I’m not sure why the sheet’s numbers were left aligned, either, though I’m not pressing any charges for that formatting decision. And because it’s clear that the Guardian has player birth dates – otherwise, the Age at 20 Dec 2016 data could not have been furnished – exactitude might have been slightly better served, and pretty easily at that, via the YEARFRAC function, and an age calculation extended to a couple of decimal points, e.g. 27.83.

But if all that qualifies as a nit-pick, the rankings themselves in column A could be more justifiably questioned. Players with equivalent ratings, e.g. Alex Teixeira and Anthony Modeste at 156, were enumerated thusly: 156=, an expression that strips the number of its quantitative standing. Why not assign a 156 to each player instead, as do the women’s and men’s tennis rankings we reviewed in our immediately previous posts?
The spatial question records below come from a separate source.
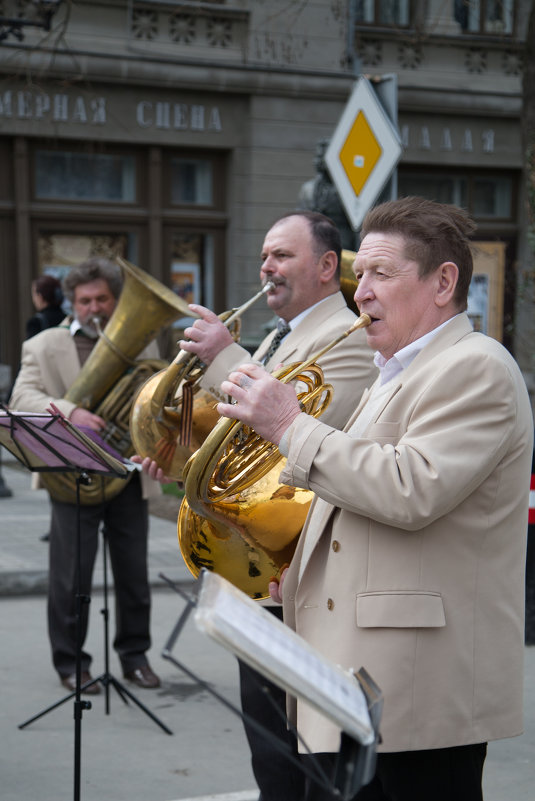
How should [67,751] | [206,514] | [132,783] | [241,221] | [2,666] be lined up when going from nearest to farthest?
1. [206,514]
2. [132,783]
3. [67,751]
4. [2,666]
5. [241,221]

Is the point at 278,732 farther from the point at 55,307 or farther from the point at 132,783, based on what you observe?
the point at 55,307

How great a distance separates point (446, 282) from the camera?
2.35m

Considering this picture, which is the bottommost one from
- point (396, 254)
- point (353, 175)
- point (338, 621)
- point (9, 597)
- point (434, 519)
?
point (9, 597)

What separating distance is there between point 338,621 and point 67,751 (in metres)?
2.52

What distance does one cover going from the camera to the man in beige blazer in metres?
2.18

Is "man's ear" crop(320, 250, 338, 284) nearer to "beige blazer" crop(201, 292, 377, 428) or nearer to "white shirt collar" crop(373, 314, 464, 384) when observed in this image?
"beige blazer" crop(201, 292, 377, 428)

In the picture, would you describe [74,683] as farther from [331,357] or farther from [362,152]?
[362,152]

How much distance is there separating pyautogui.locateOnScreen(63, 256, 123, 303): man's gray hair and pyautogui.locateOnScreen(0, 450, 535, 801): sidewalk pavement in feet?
6.49

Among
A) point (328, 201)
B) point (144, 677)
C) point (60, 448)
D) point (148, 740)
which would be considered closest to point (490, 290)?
point (328, 201)

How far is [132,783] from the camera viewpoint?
13.4ft

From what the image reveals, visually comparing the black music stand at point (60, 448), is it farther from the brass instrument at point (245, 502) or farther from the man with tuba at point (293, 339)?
the brass instrument at point (245, 502)

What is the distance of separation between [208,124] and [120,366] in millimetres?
9909

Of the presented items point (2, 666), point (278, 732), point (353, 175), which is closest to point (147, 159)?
point (353, 175)

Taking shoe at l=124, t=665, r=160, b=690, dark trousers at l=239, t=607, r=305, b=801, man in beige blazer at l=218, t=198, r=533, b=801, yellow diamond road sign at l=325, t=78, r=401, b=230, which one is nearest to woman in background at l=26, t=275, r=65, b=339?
yellow diamond road sign at l=325, t=78, r=401, b=230
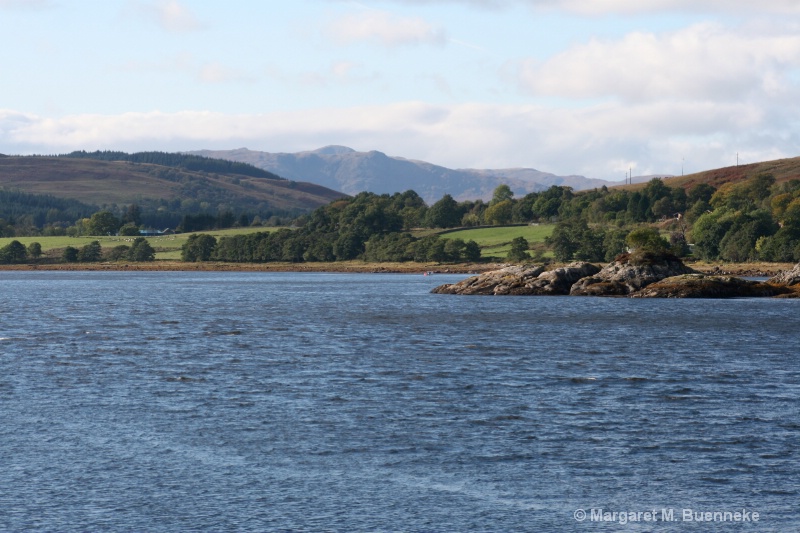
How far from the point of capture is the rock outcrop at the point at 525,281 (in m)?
119

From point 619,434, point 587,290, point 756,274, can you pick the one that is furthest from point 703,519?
point 756,274

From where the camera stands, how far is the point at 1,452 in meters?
28.8

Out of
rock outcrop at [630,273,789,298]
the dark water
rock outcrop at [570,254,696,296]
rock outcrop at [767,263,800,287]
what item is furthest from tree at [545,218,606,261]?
the dark water

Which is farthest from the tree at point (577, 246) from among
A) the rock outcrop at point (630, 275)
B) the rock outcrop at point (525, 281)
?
the rock outcrop at point (630, 275)


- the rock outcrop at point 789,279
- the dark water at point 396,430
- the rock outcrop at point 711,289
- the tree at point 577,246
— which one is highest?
the tree at point 577,246

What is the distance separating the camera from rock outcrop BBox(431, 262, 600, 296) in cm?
11894

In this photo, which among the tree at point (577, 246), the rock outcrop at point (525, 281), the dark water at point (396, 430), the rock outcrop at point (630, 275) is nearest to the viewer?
the dark water at point (396, 430)

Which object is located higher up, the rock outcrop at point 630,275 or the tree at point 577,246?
the tree at point 577,246

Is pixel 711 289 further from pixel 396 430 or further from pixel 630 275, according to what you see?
pixel 396 430

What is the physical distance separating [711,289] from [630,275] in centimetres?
881

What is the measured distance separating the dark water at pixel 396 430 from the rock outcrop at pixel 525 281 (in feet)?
167

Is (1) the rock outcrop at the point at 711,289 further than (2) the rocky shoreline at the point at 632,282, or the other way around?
(2) the rocky shoreline at the point at 632,282

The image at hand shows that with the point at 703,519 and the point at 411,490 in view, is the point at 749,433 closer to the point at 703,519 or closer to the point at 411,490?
the point at 703,519

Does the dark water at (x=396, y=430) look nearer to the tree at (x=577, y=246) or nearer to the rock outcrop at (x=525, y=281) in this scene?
the rock outcrop at (x=525, y=281)
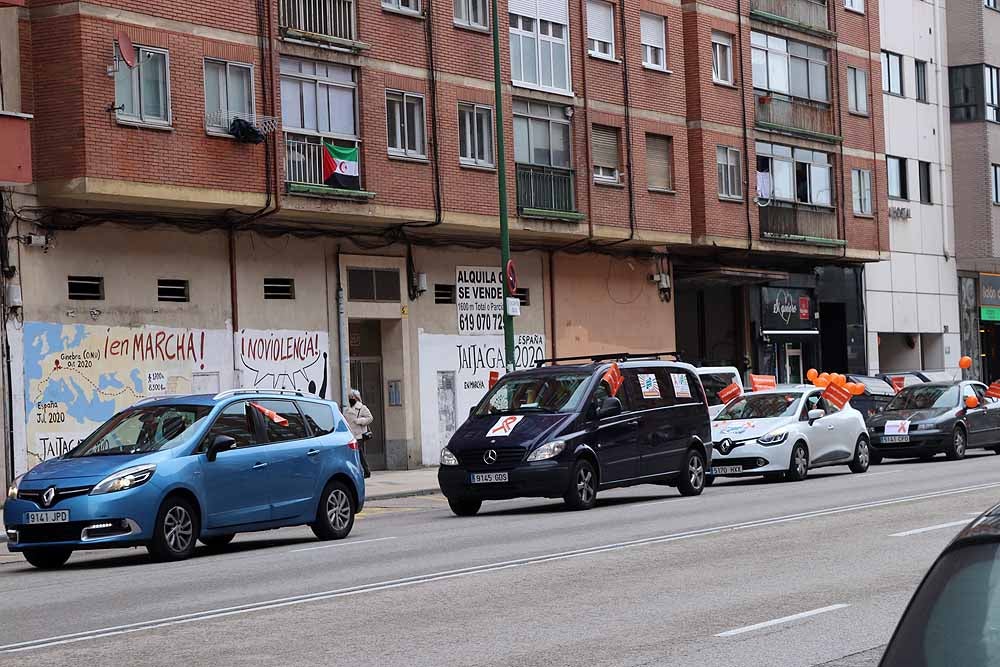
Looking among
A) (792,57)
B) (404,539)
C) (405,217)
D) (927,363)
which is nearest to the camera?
(404,539)

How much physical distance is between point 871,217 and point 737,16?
26.8ft

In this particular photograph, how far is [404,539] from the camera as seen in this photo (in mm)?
16672

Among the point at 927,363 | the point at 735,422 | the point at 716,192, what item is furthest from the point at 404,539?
the point at 927,363

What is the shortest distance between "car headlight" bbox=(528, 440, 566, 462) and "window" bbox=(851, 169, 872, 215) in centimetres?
2787

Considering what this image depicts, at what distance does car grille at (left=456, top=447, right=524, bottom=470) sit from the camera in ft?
63.2

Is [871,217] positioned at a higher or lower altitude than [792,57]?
lower

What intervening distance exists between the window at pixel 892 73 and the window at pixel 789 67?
17.1 feet

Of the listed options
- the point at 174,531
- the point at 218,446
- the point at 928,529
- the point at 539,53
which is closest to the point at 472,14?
the point at 539,53

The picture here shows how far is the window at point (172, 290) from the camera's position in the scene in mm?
26766

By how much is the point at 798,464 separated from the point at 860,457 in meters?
2.30

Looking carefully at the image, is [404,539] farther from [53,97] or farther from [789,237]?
[789,237]

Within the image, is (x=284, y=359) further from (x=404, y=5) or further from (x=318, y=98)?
(x=404, y=5)

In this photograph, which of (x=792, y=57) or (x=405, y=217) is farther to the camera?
(x=792, y=57)

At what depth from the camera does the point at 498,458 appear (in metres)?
19.3
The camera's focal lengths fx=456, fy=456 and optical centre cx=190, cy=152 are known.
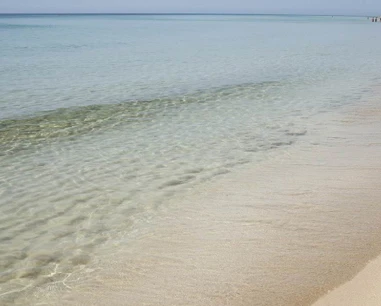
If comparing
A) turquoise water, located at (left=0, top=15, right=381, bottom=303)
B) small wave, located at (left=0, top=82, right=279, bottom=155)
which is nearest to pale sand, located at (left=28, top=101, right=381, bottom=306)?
turquoise water, located at (left=0, top=15, right=381, bottom=303)

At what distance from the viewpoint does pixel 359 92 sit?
1279cm

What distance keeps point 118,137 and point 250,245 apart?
4740 millimetres

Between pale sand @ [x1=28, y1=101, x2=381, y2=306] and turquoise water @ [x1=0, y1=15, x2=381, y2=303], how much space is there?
336mm

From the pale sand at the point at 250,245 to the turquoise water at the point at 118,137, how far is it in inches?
13.2

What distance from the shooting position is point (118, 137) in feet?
27.5

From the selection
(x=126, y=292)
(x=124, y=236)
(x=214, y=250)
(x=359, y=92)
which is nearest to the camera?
(x=126, y=292)

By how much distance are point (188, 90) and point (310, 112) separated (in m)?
4.29

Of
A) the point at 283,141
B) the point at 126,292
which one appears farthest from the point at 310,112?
the point at 126,292

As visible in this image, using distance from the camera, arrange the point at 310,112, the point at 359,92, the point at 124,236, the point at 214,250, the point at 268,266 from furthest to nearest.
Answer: the point at 359,92 → the point at 310,112 → the point at 124,236 → the point at 214,250 → the point at 268,266

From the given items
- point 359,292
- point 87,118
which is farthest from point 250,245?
point 87,118

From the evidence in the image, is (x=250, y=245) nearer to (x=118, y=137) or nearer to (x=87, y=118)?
(x=118, y=137)

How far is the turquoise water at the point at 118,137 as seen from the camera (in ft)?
15.1

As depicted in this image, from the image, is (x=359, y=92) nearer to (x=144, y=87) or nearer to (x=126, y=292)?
(x=144, y=87)

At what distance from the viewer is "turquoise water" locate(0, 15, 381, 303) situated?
4594mm
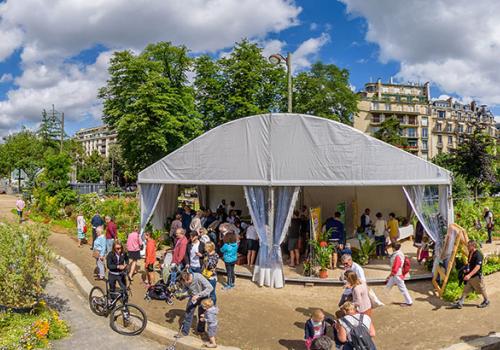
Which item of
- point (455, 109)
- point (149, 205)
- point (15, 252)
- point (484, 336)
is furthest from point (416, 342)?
point (455, 109)

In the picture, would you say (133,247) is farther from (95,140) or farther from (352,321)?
(95,140)

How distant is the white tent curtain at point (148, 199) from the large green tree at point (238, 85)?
1472 centimetres

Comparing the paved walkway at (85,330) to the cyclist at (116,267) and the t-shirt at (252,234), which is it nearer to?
the cyclist at (116,267)

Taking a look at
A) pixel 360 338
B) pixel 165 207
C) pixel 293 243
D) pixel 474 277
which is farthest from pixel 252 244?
pixel 360 338

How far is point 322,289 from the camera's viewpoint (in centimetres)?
994

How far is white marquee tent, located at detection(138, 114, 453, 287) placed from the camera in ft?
33.1

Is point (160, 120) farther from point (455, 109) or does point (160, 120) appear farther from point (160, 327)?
point (455, 109)

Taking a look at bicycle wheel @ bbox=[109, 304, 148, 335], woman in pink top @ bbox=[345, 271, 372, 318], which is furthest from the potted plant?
bicycle wheel @ bbox=[109, 304, 148, 335]

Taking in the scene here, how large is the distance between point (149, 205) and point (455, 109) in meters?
90.3

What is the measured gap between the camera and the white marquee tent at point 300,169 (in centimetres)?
1010

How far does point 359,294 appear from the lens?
645 centimetres

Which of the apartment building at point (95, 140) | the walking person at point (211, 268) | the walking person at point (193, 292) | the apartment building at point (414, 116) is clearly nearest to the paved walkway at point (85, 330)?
the walking person at point (193, 292)

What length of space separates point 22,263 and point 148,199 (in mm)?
6108

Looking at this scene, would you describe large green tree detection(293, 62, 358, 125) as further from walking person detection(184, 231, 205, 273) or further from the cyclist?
the cyclist
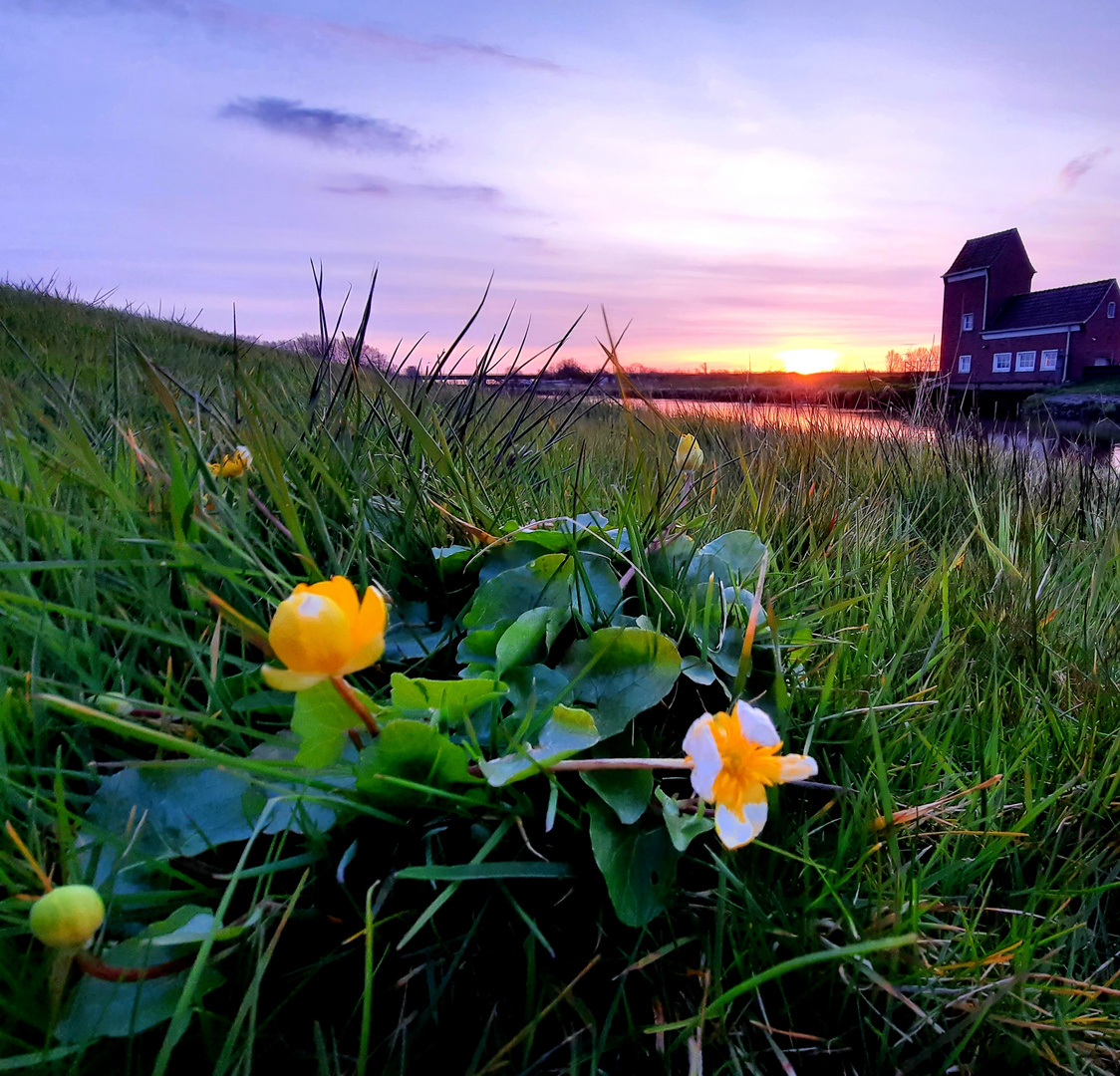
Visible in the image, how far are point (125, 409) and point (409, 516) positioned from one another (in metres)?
1.81

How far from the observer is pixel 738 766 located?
2.04 feet

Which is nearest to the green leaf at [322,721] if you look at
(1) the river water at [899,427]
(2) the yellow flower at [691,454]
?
(2) the yellow flower at [691,454]

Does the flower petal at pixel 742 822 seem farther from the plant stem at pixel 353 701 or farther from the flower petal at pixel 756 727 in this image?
the plant stem at pixel 353 701

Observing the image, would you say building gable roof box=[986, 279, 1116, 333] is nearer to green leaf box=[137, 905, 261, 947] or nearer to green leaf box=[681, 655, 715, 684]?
green leaf box=[681, 655, 715, 684]

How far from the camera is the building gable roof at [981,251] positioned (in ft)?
128

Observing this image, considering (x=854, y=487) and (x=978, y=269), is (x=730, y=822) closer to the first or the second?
(x=854, y=487)

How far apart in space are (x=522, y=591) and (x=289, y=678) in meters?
0.48

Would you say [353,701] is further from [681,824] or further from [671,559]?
[671,559]

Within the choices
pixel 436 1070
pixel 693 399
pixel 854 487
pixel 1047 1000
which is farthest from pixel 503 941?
pixel 693 399

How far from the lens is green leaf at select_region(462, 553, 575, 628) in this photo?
100cm

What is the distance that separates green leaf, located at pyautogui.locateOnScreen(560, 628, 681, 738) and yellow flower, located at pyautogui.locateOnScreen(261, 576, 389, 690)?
1.03ft

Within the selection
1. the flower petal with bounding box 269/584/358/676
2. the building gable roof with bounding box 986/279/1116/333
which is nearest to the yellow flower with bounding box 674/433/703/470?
the flower petal with bounding box 269/584/358/676

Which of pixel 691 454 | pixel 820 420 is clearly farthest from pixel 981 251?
pixel 691 454

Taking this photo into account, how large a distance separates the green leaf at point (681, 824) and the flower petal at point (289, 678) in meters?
0.35
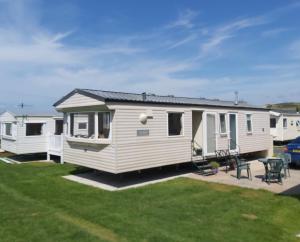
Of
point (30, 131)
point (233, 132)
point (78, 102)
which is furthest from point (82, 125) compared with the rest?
point (233, 132)

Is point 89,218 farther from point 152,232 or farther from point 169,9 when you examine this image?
point 169,9

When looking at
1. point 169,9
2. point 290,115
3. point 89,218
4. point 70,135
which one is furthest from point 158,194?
point 290,115

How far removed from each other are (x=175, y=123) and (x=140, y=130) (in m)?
2.35

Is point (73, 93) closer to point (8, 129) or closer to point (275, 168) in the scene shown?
point (275, 168)

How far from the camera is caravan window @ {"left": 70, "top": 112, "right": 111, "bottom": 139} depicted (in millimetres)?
9914

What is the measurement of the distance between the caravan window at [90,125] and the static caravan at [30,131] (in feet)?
15.3

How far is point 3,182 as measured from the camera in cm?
1022

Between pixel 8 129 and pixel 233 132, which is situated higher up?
pixel 8 129

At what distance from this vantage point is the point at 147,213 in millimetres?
6633

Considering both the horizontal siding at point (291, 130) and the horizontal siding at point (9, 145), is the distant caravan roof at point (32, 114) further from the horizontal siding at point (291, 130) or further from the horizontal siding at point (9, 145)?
the horizontal siding at point (291, 130)

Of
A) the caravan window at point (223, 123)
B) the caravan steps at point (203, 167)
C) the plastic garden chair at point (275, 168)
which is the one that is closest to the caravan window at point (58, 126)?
the caravan steps at point (203, 167)

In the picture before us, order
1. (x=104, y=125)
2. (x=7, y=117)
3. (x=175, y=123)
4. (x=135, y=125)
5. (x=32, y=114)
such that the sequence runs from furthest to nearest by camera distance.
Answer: (x=7, y=117)
(x=32, y=114)
(x=175, y=123)
(x=104, y=125)
(x=135, y=125)

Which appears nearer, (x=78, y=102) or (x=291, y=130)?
(x=78, y=102)

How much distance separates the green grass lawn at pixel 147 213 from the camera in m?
5.39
Moreover, some apparently identical scores appear in fact to have been differentiated. Raphaël Varane and Serge Aurier both check in with 34 points and five sportswriter votes cast, the latter a rankings disambiguator for the Guardian; yet Varane earns a ranking of 118 to Aurier’s 119. The same could be said about Omar Abdul Rahman and William Carvalho, invidiously niched at 133 and 134. In any event, if you do want to numerate all the rankings, say by figuring average ranking by country and/or team, then point a find-and-replace at the data, finding every = and replacing these with nothing.

I’d also withdraw the blank, colored row 105 that hems the top 100 from the lesser-rated crew beneath; while the row means to delimit and frame the footballing elite, per the Guardian’s story, any analysis of the larger cohort of course would need to unify the data set – and that means dismissing its blank rows. In that spirit, then, you’d also want to disavow row 129; whatever informational service its text may perform, it isn’t a ranked player’s record. I also can’t explain why some of the country and club entries, e.g. cells G207 and H219, appear in blue, or why Antonio Candreva in row 213 is described as Italian when his countrymen are identified with Italy. In addition, Nani’s (row 83) nationality is ascribed to Portugal, but with a superfluous space, as is Paul Pogba’s France (row 21).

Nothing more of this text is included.